# Request:
Reproduce every item below line for line, with no changes.

# Data shown:
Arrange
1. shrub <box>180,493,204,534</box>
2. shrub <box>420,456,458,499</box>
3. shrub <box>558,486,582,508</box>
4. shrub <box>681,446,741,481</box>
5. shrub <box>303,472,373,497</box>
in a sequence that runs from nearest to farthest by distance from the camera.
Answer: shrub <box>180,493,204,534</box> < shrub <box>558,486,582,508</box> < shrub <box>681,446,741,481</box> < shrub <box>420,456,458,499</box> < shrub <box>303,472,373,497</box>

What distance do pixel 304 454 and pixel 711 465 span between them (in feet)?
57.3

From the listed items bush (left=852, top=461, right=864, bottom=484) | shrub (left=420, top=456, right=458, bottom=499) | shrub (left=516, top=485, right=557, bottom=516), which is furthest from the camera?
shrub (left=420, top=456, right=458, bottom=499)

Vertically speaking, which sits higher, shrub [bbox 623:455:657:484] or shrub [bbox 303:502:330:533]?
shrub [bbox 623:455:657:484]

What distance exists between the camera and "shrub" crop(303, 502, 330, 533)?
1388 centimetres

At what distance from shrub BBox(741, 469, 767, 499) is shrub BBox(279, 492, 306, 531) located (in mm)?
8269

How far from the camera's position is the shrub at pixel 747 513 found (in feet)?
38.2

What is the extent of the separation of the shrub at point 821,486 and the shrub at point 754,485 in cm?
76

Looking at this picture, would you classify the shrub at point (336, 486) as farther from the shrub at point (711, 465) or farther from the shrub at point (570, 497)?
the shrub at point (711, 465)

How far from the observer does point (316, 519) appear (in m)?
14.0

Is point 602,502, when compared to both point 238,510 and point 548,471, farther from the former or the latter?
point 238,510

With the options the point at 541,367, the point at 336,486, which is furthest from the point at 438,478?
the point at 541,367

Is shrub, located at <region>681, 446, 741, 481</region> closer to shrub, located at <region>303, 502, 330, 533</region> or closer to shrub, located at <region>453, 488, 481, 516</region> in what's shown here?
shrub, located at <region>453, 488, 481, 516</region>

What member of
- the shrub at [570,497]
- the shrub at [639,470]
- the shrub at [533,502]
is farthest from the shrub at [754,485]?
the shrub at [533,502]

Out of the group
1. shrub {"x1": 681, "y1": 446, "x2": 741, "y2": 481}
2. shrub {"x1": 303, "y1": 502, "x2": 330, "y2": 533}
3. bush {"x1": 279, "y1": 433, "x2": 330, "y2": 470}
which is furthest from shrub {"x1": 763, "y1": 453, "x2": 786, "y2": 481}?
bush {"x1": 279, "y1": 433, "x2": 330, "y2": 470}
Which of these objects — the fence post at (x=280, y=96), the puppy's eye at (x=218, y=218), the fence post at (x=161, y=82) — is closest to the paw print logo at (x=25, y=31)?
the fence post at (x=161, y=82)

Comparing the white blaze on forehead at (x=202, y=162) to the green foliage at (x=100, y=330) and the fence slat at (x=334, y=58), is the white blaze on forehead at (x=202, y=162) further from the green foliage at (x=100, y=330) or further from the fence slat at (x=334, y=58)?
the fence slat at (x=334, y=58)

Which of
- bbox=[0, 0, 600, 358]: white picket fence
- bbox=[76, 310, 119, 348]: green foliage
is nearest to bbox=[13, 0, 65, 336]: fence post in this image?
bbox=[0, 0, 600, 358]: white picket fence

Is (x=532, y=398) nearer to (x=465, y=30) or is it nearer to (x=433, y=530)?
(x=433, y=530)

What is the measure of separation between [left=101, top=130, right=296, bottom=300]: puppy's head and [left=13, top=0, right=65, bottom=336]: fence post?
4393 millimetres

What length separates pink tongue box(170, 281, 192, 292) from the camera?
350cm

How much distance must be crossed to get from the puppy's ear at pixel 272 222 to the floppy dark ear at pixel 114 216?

# Exercise response:
Arrange
1. shrub <box>180,493,204,534</box>
2. shrub <box>420,456,458,499</box>
3. shrub <box>558,486,582,508</box>
4. shrub <box>681,446,741,481</box>
5. shrub <box>303,472,373,497</box>
in a sequence that runs from nearest to farthest by distance from the camera.
Answer: shrub <box>180,493,204,534</box> < shrub <box>558,486,582,508</box> < shrub <box>681,446,741,481</box> < shrub <box>420,456,458,499</box> < shrub <box>303,472,373,497</box>

What distance do pixel 304 454 and pixel 711 465 span between them (in feet)?
57.3

From the listed items bush (left=852, top=461, right=864, bottom=484) | shrub (left=420, top=456, right=458, bottom=499) | shrub (left=516, top=485, right=557, bottom=516), which is furthest from the camera?
shrub (left=420, top=456, right=458, bottom=499)

Vertically speaking, which sits higher, shrub [bbox 623:455:657:484] or shrub [bbox 303:502:330:533]?
shrub [bbox 623:455:657:484]

What distance exists between the camera and "shrub" crop(303, 502, 330, 533)?
1388 centimetres

At what distance from shrub BBox(741, 469, 767, 499) is shrub BBox(279, 492, 306, 531) located (in mm)?
8269

How far from the camera's position is the shrub at pixel 747 513 found (in feet)?
38.2

What is the extent of the separation of the shrub at point 821,486 and the shrub at point 754,485 in cm?
76

Looking at this picture, would you classify the shrub at point (336, 486) as farther from the shrub at point (711, 465) or farther from the shrub at point (570, 497)?
the shrub at point (711, 465)

How far from the observer does point (316, 519) appear (in m)?
14.0

Is point 602,502, when compared to both point 238,510 and point 548,471, farther from the former or the latter?
point 238,510

With the options the point at 541,367, the point at 336,486, which is furthest from the point at 438,478?
the point at 541,367

Is shrub, located at <region>681, 446, 741, 481</region> closer to shrub, located at <region>303, 502, 330, 533</region> or closer to shrub, located at <region>453, 488, 481, 516</region> in what's shown here?
shrub, located at <region>453, 488, 481, 516</region>

What member of
- the shrub at [570,497]
- the shrub at [639,470]
- the shrub at [533,502]
is farthest from the shrub at [754,485]?
the shrub at [533,502]

Out of the group
1. shrub {"x1": 681, "y1": 446, "x2": 741, "y2": 481}
2. shrub {"x1": 303, "y1": 502, "x2": 330, "y2": 533}
3. bush {"x1": 279, "y1": 433, "x2": 330, "y2": 470}
which is furthest from shrub {"x1": 763, "y1": 453, "x2": 786, "y2": 481}?
bush {"x1": 279, "y1": 433, "x2": 330, "y2": 470}
Which of these objects — the fence post at (x=280, y=96), the puppy's eye at (x=218, y=218), the fence post at (x=161, y=82) — is closest to the paw print logo at (x=25, y=31)?
the fence post at (x=161, y=82)

Comparing the white blaze on forehead at (x=202, y=162) to the green foliage at (x=100, y=330) and the fence slat at (x=334, y=58), is the white blaze on forehead at (x=202, y=162) further from the green foliage at (x=100, y=330) or further from the fence slat at (x=334, y=58)?
the fence slat at (x=334, y=58)

Which of
- bbox=[0, 0, 600, 358]: white picket fence
- bbox=[76, 310, 119, 348]: green foliage
is nearest to bbox=[13, 0, 65, 336]: fence post in this image?
bbox=[0, 0, 600, 358]: white picket fence

Is (x=532, y=398) nearer to (x=465, y=30) or is it nearer to (x=433, y=530)?
(x=433, y=530)

What is the measure of separation between [left=101, top=130, right=296, bottom=300]: puppy's head and [left=13, top=0, right=65, bottom=336]: fence post?
4393 millimetres

What length separates pink tongue box(170, 281, 192, 292) from the camera?
350cm

How much distance must be crossed to get from the puppy's ear at pixel 272 222 to the floppy dark ear at pixel 114 216?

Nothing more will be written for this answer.